===== Supplied material
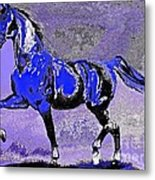 Mysterious Stallion Abstract Metal Print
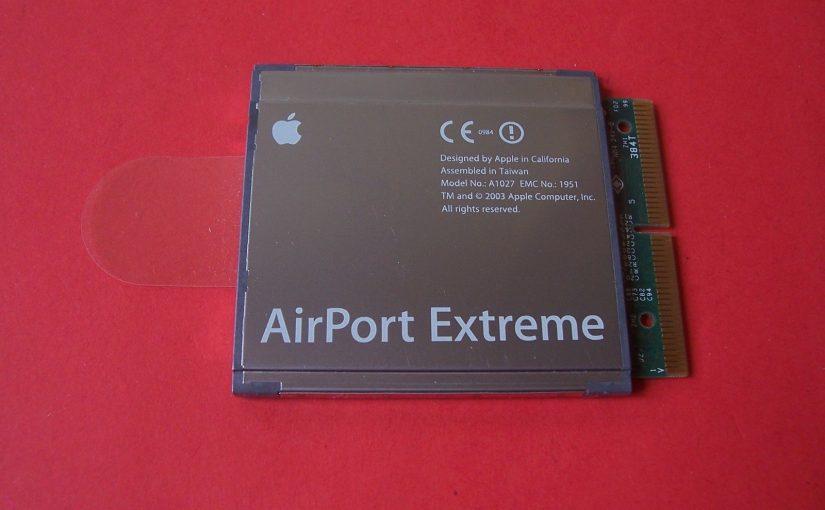 Carte WIFI APPLE AirPort Extreme Card – (802.11G) Ibook G4-Powerbook-Imac G4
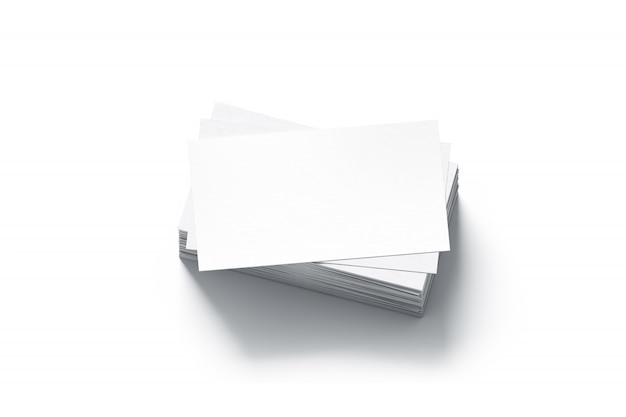 Blank white business cards stack mock up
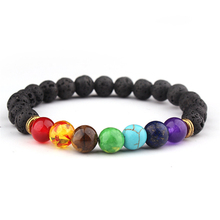 Newst Distance 7 Chakra Bracelet Black Lava Stones Beads Bracelets for Women Men Fashion Jewelry Gifts Pulseras Mujer Moda 2018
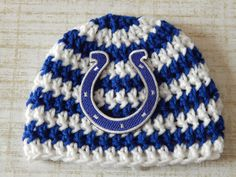 INDIANAPOLIS COLTS Newborn Baby Hat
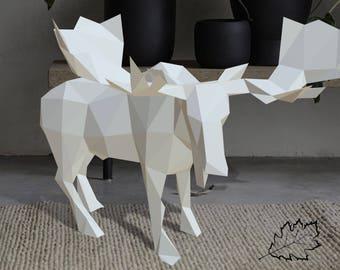 Pdf Papercraft Moose. Low poly sculpture. DIY paper 3D  sculpture, 3D papercraft origami, gift, decoration, Homemade, Animal sculptures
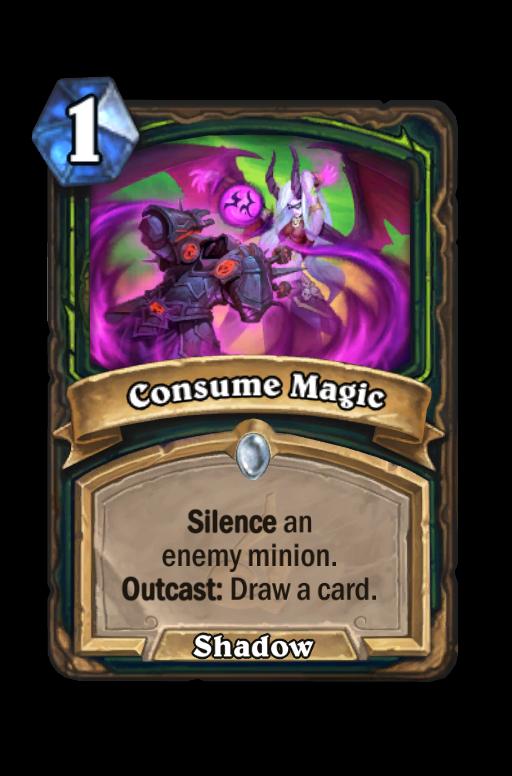 Consume Magic Hearthstone kártya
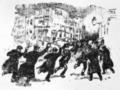 Charge de la police à Bruxelles lors d'émeutes socialistes - La réforme - 09 avril 1902.png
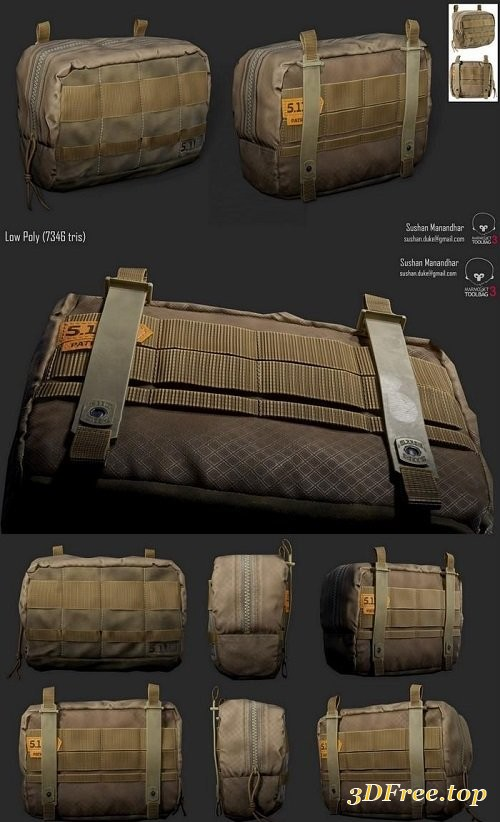Tactical Pouch 3d model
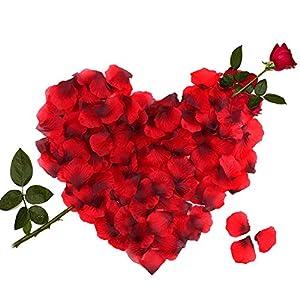 3000 Piezas Pétalos de Rosa, Hermosos Rojo Flores de Rose para el banquete de boda y la atmósfera romántica - Perfecta Día de San Valentín & Bodas Decoración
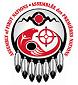 afnmulti_logo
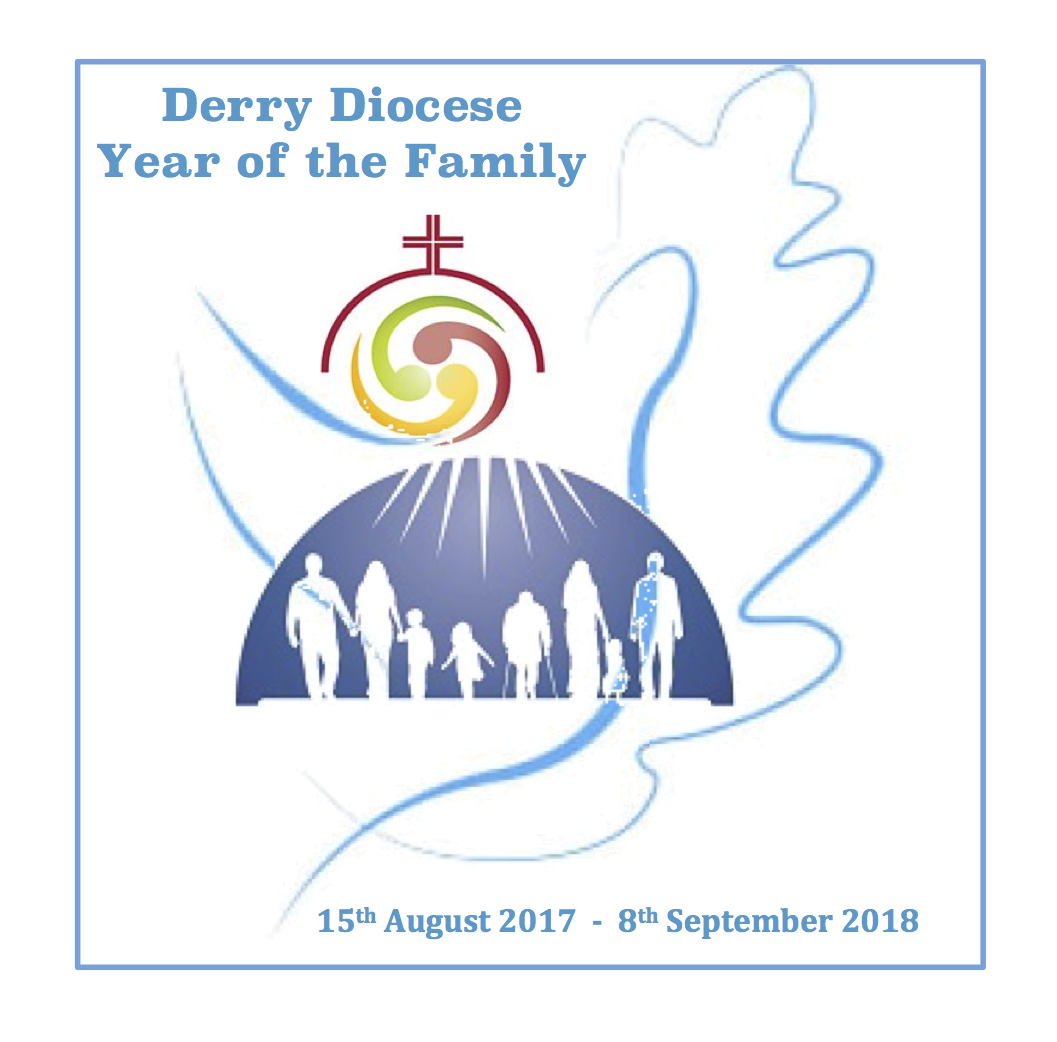 Derry Diocese to celebrate a 'Year of the Family' from 15th August 2017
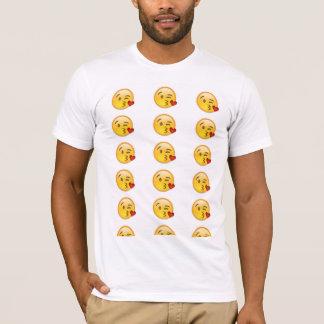 Kissy Face Emoji! T-Shirt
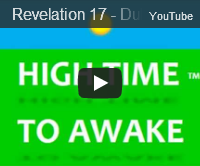 High Time to Awake on YouTube!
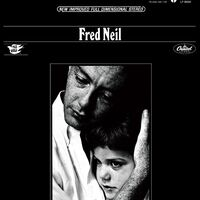 Fred Neil - Fred Neil [Clear Vinyl]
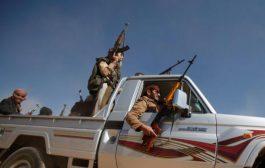 مليشيات الحوثي تقتل شاب وتصيب والده في محافظة إب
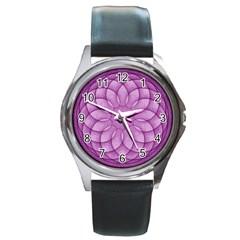 Spirograph Round Metal Watch (Silver Rim)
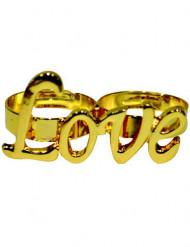 Bague dorée Love adulte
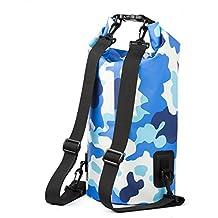 ... Premium bolsa impermeable Roll Top bolsa seca con correas de hombro duales para Rafting Kayaking Náutica Pesca Natación Playa Piscina Senderismo Camping ...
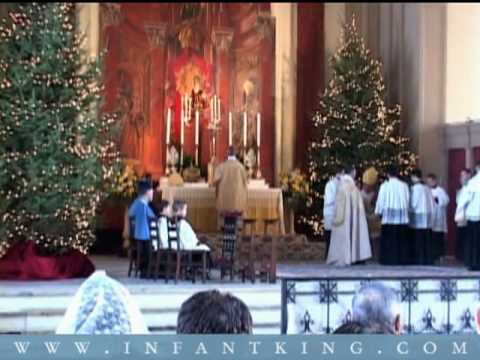 Pontifical Latin Mass, Epiphany 2009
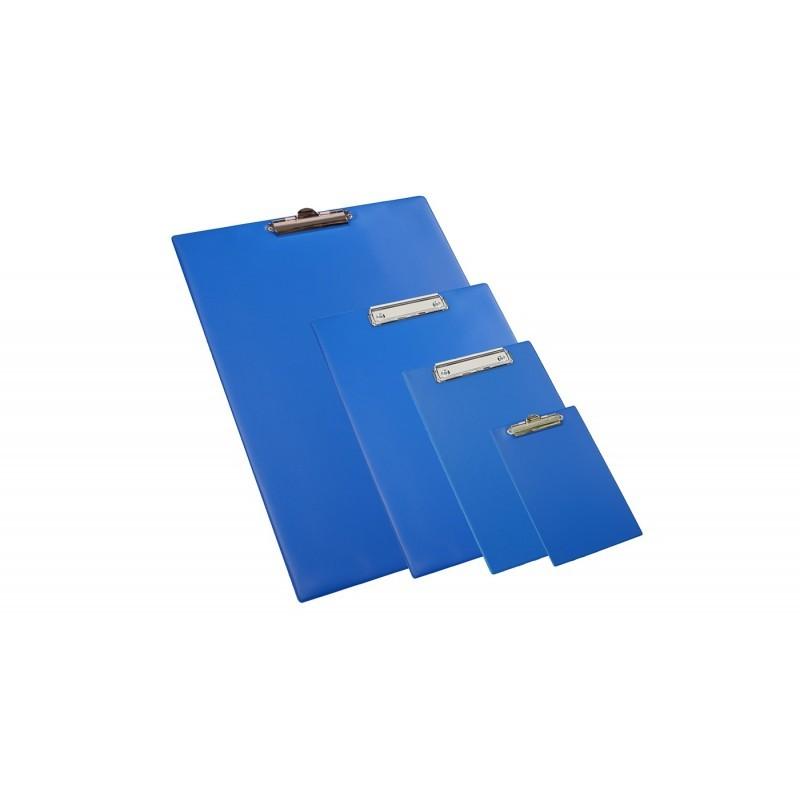 Podkładka do pisania Biurfol A5, niebieska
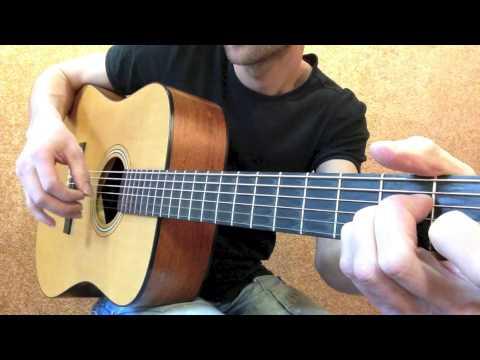 16 Legendary Fingerpicking Patterns Guitarhabits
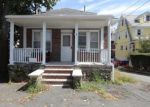 Foreclosed Home in Nahant 1908 BAKER RD - Property ID: 3980364339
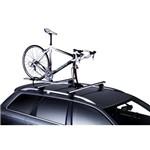 Suporte Modelo Garfo para 1 Bicicleta de Teto Thule OutRide 561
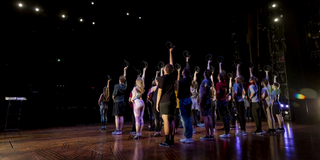 The Jimmy Awards Will Return to the Minskoff Theatre in 2022 Photo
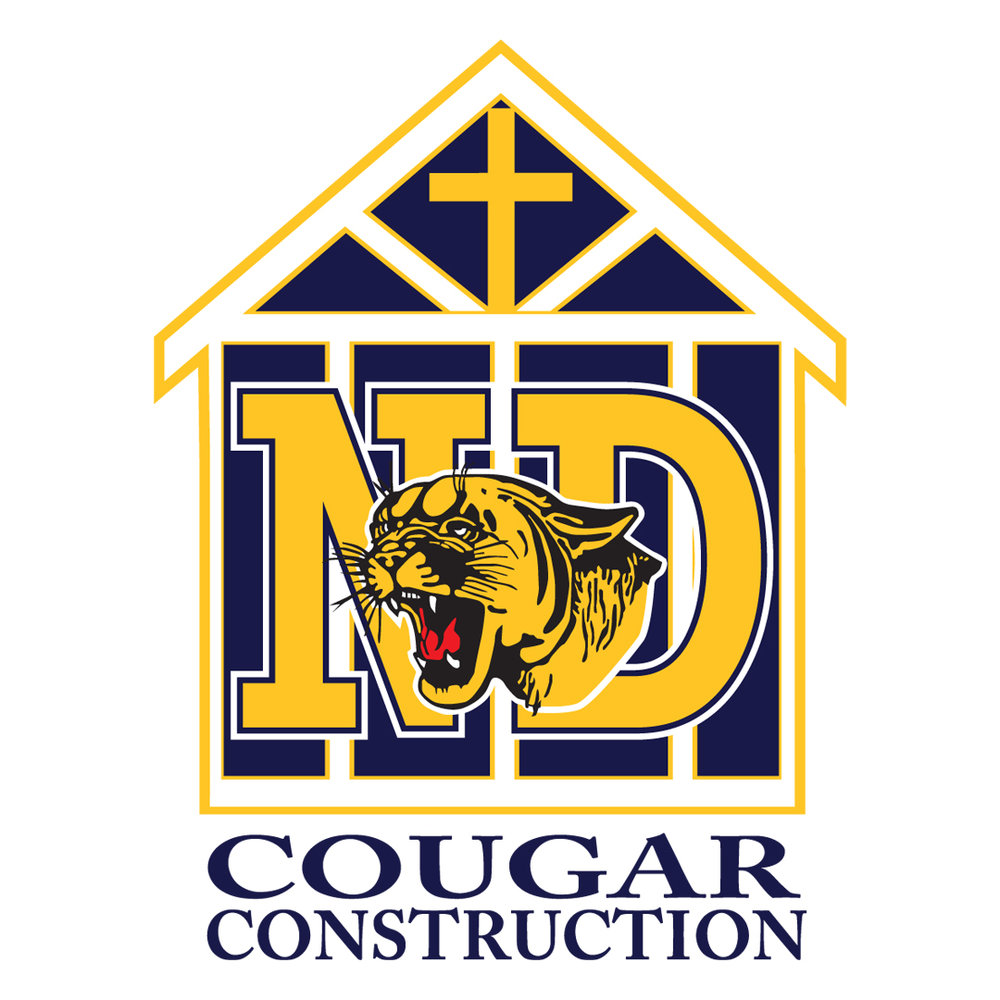 Cougar Construction.jpg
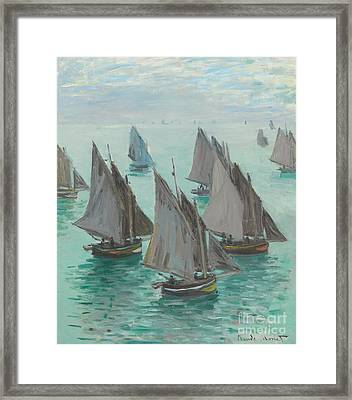 Fishing Boats Calm Sea Framed Print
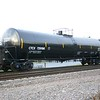 CIT Group/Capital Finance Incorporated 30,000 Gallon Tank Car No. 729196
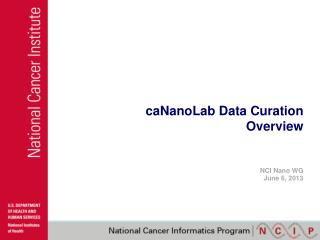 caNanoLab Data Curation Overview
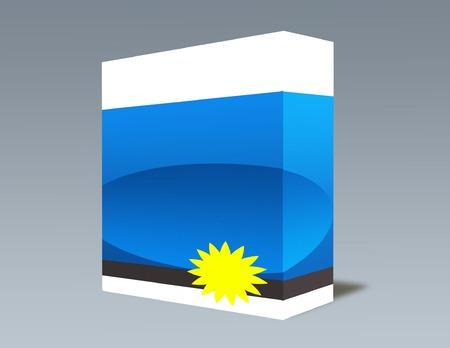 Blank Software Box Stok Fotoğraf - 7686169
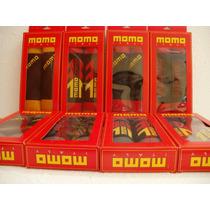 Almohadillas Momo 100% Originales Cubre Asientos Fundas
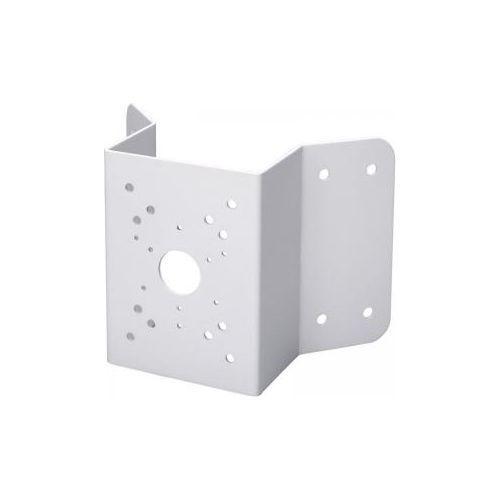 Accesoriu supraveghere PXW Suport metalic prindere pentru colt cladiri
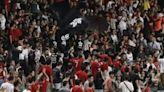 港球迷再噓國歌 FIFA罰香港足總23.8萬港元
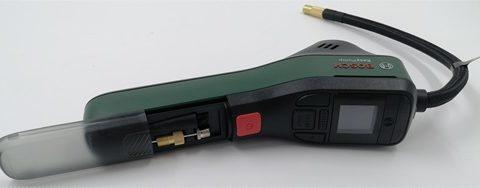 Akku-Druckluftpumpe EasyPump von Bosch - Allrounder für Reifen, Bälle und Wassersportartikel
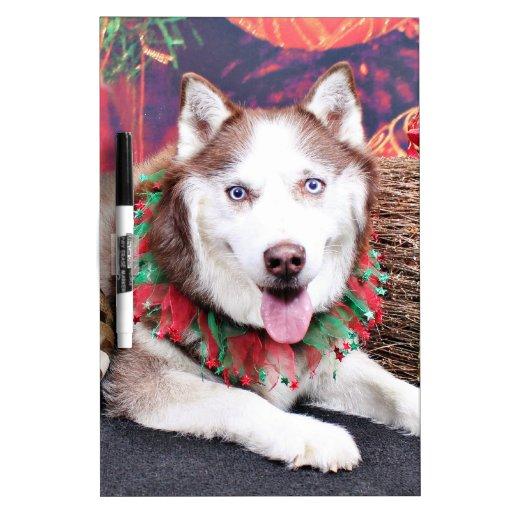 Navidad - husky siberiano - compinche tableros blancos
==========
*Task brief*. Excerpt from the records above: set down only the lines from the one that contains "afnmulti_logo" through the one that contains "Cougar Construction.jpg", inclusive, word for word. Pictures stay out.

*Solution*.
 afnmulti_logo
 Derry Diocese to celebrate a 'Year of the Family' from 15th August 2017
 Kissy Face Emoji! T-Shirt
 High Time to Awake on YouTube!
 Fred Neil - Fred Neil [Clear Vinyl]
 مليشيات الحوثي تقتل شاب وتصيب والده في محافظة إب
 Spirograph Round Metal Watch (Silver Rim)
 Bague dorée Love adulte
 ... Premium bolsa impermeable Roll Top bolsa seca con correas de hombro duales para Rafting Kayaking Náutica Pesca Natación Playa Piscina Senderismo Camping ...
 Pontifical Latin Mass, Epiphany 2009
 Podkładka do pisania Biurfol A5, niebieska
 16 Legendary Fingerpicking Patterns Guitarhabits
 Foreclosed Home in Nahant 1908 BAKER RD - Property ID: 3980364339
 Suporte Modelo Garfo para 1 Bicicleta de Teto Thule OutRide 561
 The Jimmy Awards Will Return to the Minskoff Theatre in 2022 Photo
 Cougar Construction.jpg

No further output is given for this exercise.